--- begin TASK INPUTS ---

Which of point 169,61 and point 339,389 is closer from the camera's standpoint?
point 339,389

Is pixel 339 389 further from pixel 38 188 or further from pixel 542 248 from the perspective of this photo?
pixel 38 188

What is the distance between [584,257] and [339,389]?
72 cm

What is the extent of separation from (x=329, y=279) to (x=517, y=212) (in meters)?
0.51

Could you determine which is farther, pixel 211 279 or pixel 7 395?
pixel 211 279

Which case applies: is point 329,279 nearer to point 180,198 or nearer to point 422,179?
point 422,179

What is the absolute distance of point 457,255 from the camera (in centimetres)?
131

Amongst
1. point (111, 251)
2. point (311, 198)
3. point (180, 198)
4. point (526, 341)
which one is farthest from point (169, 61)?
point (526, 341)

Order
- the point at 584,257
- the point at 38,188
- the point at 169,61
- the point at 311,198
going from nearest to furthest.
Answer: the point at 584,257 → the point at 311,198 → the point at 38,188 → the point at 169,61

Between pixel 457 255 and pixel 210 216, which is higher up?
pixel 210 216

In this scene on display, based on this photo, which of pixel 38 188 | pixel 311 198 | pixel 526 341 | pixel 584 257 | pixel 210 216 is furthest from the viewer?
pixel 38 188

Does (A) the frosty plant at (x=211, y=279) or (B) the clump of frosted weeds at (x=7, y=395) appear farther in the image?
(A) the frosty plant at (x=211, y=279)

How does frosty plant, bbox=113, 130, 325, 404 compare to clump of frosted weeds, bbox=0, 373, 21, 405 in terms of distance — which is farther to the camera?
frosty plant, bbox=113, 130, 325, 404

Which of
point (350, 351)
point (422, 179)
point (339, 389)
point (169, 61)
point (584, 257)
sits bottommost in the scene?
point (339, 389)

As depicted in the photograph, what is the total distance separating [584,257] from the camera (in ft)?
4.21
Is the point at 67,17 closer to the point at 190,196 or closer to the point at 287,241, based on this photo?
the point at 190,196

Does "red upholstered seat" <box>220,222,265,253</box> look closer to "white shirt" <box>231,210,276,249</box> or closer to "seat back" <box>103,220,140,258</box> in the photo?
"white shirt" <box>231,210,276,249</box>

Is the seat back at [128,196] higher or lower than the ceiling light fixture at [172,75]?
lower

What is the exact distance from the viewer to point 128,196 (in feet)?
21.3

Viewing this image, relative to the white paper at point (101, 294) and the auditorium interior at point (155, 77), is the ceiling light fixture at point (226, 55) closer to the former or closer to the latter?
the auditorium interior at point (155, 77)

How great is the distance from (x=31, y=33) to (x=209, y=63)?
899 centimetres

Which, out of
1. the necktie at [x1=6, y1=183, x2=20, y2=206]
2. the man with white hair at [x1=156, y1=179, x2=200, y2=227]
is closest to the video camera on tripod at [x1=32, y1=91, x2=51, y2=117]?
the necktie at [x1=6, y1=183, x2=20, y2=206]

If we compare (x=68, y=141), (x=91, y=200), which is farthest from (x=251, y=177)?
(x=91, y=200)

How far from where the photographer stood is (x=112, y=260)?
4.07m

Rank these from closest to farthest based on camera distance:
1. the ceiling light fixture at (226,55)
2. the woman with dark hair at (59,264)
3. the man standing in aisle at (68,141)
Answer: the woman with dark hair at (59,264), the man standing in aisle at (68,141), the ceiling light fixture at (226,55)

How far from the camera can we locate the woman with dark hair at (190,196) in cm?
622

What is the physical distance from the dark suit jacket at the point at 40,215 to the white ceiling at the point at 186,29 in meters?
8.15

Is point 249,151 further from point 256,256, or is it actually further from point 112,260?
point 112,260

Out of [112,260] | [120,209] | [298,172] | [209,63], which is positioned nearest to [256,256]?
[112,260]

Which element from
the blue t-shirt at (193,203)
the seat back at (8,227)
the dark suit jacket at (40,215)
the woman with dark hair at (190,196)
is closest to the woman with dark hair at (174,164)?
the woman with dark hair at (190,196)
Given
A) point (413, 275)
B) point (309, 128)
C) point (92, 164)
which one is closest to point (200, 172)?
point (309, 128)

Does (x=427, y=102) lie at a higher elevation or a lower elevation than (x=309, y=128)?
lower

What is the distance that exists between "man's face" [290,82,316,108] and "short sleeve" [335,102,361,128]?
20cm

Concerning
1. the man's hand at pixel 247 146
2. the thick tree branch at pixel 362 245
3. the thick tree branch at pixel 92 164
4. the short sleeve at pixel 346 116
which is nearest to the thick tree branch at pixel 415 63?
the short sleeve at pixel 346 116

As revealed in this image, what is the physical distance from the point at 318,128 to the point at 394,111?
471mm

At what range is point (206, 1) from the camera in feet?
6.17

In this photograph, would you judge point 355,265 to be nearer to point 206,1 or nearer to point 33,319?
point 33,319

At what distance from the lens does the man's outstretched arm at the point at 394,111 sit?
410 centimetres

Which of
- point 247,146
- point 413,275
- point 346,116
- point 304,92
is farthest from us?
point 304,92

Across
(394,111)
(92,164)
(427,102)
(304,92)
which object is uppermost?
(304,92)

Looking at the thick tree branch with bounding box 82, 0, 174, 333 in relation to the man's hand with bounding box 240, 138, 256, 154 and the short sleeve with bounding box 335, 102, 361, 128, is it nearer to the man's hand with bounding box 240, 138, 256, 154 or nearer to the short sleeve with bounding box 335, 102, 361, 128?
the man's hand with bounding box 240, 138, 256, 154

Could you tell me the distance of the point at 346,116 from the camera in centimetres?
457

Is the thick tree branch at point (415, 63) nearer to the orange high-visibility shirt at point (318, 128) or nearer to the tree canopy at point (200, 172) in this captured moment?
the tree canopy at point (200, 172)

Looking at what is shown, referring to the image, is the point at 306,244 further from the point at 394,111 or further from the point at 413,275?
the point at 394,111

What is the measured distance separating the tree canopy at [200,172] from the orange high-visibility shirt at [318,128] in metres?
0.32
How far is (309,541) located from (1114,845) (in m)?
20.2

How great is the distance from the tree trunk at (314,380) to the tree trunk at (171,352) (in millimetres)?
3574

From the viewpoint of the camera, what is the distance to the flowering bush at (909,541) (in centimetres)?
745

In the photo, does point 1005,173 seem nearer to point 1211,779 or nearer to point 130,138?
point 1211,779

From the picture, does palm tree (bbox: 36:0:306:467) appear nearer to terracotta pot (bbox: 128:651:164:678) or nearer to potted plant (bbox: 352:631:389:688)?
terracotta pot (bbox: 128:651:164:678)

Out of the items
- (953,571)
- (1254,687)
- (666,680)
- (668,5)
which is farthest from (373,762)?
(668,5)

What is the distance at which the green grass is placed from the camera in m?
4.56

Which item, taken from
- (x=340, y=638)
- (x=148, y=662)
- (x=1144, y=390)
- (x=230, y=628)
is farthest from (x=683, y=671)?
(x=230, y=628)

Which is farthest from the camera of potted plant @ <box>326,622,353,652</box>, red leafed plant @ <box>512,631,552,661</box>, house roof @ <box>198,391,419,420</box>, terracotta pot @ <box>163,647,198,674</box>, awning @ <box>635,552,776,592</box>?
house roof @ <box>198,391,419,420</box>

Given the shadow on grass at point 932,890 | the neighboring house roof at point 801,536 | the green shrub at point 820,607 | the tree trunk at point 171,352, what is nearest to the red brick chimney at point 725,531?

--- end TASK INPUTS ---

◆ **CHALLENGE**
Output exactly the lines from the one containing "Could you tell" through the last line of the entries, both ends included.

◆ **RESPONSE FOR THIS EXERCISE**
Could you tell me the distance of the point at 346,116 from the camera in centimetres?
457

Is the thick tree branch at point (415, 63) nearer to the orange high-visibility shirt at point (318, 128) or nearer to the tree canopy at point (200, 172) in this captured moment?
the tree canopy at point (200, 172)

Looking at what is shown, referring to the image, is the point at 306,244 further from the point at 394,111 or further from the point at 413,275?
the point at 394,111

What is the measured distance separating the tree canopy at [200,172] from the orange high-visibility shirt at [318,128] in metres?
0.32
How far is (309,541) located from (1114,845) (in m)?
20.2

How great is the distance from the tree trunk at (314,380) to the tree trunk at (171,352) (in millimetres)?
3574

From the viewpoint of the camera, what is the distance to the flowering bush at (909,541) (in centimetres)?
745

In the photo, does point 1005,173 seem nearer to point 1211,779 or nearer to point 130,138?
point 1211,779

From the picture, does palm tree (bbox: 36:0:306:467) appear nearer to terracotta pot (bbox: 128:651:164:678) or nearer to potted plant (bbox: 352:631:389:688)?
terracotta pot (bbox: 128:651:164:678)

Out of the items
- (953,571)
- (1254,687)
- (666,680)
- (668,5)
which is farthest from (373,762)?
(668,5)

What is the distance at which the green grass is placed from the camera in m?
4.56

Which item, taken from
- (x=340, y=638)
- (x=148, y=662)
- (x=1144, y=390)
- (x=230, y=628)
is farthest from (x=683, y=671)?
(x=230, y=628)

Which is farthest from the camera of potted plant @ <box>326,622,353,652</box>, red leafed plant @ <box>512,631,552,661</box>, house roof @ <box>198,391,419,420</box>, terracotta pot @ <box>163,647,198,674</box>, awning @ <box>635,552,776,592</box>?
house roof @ <box>198,391,419,420</box>

Given the shadow on grass at point 932,890 | the neighboring house roof at point 801,536 | the green shrub at point 820,607 | the tree trunk at point 171,352, what is nearest to the red brick chimney at point 725,531?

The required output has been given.